Saturday, February 28, 2015

What colour is the dress? Here's why we disagree

(Image: Swiked/http://bit.ly/17Cbamm)

It could be simultaneously both the biggest and the smallest controversy to hit the internet since, well, ever. What colour is the dress? A Tumblr user uploaded a picture of a dress, saying that they were having an argument about what colour it is. Is it white and gold or blue and black? Buzzfeed republished it and it broke even their records for traffic.

In fact the dress is blue and black.

So why does the picture appears white and gold to some people, and blue and black to others?

There are already many explanations, and most are wrong. But fear not, New Scientist can explain it.

(Image: Adrian Pingstone)

You've probably seen optical illusions like this one above.

Believe it or not, the two squares, A and B, are exactly the same shade of grey. Because there are cues in the image telling you to imagine that B is in shadow, you interpret it as a light coloured square, made darker by being in shadow.

But as Erin Goddard from Macquarie University in Sydney, Australia, points out, a similar trick can be done with colours too. Look at this version below:

(Image: Dale Purves)

Both squares are grey, but you see one as yellow and one as blue. It happens because in both cases you unconsciously correct for what colour you think the source of light is.

We do that all the time to get by in the world: the reason you see a piece of white paper as white regardless of whether you're outside (under the blue sky) or inside (under red-tinted candle light) is because you shift the colour of the paper in your mind back to white – you white balance it. Or in technical terms, you "discount" for the "colour of the illuminant".

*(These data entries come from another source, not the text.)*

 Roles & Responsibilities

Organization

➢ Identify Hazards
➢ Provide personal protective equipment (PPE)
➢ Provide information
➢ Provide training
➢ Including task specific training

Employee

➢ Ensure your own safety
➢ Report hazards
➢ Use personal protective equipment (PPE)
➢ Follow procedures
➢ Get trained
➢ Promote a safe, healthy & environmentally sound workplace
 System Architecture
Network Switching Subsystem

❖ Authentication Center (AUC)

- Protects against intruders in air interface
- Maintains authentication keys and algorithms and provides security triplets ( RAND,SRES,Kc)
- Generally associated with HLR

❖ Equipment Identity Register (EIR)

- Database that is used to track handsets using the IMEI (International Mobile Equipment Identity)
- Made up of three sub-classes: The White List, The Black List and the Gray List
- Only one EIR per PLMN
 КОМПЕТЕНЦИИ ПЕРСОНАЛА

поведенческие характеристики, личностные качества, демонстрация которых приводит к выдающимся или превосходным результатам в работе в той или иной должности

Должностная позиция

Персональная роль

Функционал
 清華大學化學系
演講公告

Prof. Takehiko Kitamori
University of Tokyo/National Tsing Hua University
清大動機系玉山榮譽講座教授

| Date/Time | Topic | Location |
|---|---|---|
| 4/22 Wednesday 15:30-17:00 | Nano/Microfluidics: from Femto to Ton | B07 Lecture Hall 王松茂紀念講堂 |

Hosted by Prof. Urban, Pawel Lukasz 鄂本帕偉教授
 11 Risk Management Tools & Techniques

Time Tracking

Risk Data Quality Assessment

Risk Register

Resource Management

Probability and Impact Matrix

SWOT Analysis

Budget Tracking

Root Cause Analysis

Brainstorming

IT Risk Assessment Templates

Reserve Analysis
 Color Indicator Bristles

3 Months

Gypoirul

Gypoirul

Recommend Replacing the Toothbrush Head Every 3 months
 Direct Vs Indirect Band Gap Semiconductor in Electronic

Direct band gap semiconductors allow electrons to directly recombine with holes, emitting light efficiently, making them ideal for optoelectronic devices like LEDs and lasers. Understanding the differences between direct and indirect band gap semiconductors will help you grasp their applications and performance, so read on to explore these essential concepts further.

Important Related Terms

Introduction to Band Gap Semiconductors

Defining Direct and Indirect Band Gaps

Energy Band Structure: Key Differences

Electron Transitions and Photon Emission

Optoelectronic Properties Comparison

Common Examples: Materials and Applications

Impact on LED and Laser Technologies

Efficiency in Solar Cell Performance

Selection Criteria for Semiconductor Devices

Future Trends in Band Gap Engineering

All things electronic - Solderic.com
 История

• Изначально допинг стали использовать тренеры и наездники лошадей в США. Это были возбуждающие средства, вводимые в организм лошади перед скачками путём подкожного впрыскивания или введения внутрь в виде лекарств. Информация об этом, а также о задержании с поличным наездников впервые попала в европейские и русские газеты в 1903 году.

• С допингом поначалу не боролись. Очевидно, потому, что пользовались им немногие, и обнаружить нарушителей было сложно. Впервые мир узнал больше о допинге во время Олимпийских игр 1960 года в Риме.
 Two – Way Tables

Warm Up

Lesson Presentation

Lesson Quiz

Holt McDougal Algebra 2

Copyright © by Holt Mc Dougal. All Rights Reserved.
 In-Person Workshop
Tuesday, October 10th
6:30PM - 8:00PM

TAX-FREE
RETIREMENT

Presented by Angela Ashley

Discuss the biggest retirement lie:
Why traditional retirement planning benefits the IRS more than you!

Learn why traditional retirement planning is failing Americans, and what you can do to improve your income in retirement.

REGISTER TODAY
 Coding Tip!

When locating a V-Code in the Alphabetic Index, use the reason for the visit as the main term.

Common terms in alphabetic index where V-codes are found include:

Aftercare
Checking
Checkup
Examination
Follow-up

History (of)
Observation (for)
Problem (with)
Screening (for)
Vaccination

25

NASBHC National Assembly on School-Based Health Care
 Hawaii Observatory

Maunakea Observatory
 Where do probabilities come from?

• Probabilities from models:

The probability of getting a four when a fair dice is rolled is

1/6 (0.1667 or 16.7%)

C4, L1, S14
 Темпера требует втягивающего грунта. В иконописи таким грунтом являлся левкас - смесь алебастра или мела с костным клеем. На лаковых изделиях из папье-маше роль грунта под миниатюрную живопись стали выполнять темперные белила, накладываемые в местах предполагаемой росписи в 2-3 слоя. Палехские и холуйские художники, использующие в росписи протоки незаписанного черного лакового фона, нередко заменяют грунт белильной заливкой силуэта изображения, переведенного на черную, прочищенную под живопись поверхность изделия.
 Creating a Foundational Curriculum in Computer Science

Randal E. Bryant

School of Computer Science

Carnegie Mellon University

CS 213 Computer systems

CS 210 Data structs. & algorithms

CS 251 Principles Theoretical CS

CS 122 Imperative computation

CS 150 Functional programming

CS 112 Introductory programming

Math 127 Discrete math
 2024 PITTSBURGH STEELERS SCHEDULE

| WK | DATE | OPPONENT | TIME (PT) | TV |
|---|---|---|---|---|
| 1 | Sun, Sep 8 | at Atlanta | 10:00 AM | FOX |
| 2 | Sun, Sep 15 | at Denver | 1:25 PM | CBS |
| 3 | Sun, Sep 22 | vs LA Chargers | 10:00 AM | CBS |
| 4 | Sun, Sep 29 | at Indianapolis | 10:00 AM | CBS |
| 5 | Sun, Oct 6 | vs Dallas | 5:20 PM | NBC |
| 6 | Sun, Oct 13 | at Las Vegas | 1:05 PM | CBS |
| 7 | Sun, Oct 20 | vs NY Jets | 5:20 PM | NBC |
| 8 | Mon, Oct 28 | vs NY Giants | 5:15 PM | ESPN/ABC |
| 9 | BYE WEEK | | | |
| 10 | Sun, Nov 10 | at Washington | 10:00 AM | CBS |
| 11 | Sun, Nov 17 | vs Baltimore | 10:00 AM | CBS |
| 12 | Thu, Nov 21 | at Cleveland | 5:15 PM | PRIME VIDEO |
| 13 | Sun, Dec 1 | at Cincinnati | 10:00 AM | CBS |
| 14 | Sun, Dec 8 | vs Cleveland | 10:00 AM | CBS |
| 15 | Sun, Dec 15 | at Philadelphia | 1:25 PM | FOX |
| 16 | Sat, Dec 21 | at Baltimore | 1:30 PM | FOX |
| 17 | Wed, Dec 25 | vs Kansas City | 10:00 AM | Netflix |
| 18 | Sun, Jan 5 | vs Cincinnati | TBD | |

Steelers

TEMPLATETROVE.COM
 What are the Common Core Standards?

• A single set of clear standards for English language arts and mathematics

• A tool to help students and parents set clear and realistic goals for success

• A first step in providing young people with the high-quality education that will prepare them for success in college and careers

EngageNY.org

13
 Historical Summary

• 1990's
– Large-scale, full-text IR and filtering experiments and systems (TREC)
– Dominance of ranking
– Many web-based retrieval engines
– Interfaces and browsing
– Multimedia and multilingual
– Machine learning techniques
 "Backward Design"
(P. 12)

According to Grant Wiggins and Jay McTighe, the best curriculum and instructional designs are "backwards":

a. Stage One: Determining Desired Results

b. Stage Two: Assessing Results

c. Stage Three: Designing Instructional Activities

In the illusion above, on the left you correct for a light source you think is yellow, making the grey square appear blue. And on the right you do the opposite.

So now to that dress. The key thing is that we are correcting for an imagined light source, just as in the example above. But there are two features of this picture that make it very difficult to interpret, which means people are likely to see it differently.

Firstly, the dress is actually a complicated mixture. If you find the RGB values of the gold/black, they come out as a "yellowish/gold/brown" says Bart Anderson from the University of Sydney. Meanwhile, the "white/blue" is a mixture too. "If you look at the image itself – the colours in the image – they are gold and very light blue," he says, clearly taking a side in the controversial dispute.

The second feature that makes it ambiguous is that there are not many cues in the picture to tell you how to interpret the colour of the light source. You can't even tell if it's in shadow or not, which could make all the difference, says Goddard.

"In addition to making things darker, shadows often 'change' the colour of part of a scene – eg if there's a sunny scene, the direct sunlight is quite yellow, but areas in shadow are mostly lit by skylight, which is quite blue," she says. "Artists know about it – they know to add blue to shadows to make them more convincing."

Without cues telling you how to correct for the light source, people can be left fumbling and possibly just randomly fall into one category. And once you see it that way, it's hard to change.

"It's actually consistent with a few different interpretations but rather than seeing it as 'oh, it could be this or it could be that' you tend to just make a guess and stick with that until you've got evidence to the contrary," says Goddard.

It can then be very surprising to hear that it's not the same for everyone. Goddard says a similar thing happens with the well-known spinning ballerina. You can see it either way, but it once you see it one way or the other, it's very hard to switch.

Anderson says that feature of this illusion struck him. He started off as a white/golder. In fact, when New Scientist first contacted him he thought it was a hoax. "Do either of you see anything remotely black about this dress?" he asked me and another researcher over email. But after playing with the image for a while switched to a black/bluer. "I can't get my original percept back. Usually when this happens, I can see both. So it's very interesting."

But it could also be something to do with people's internal biases, says Anderson. "People may have different estimates of the colour balance – ie, what counts as 'neutral'," he says. Since this illusion so strongly splits people into different camps, it could be interesting to learn about the nature of those inherent biases. "Although it's not clear how it will tell you much more than that yet," he says.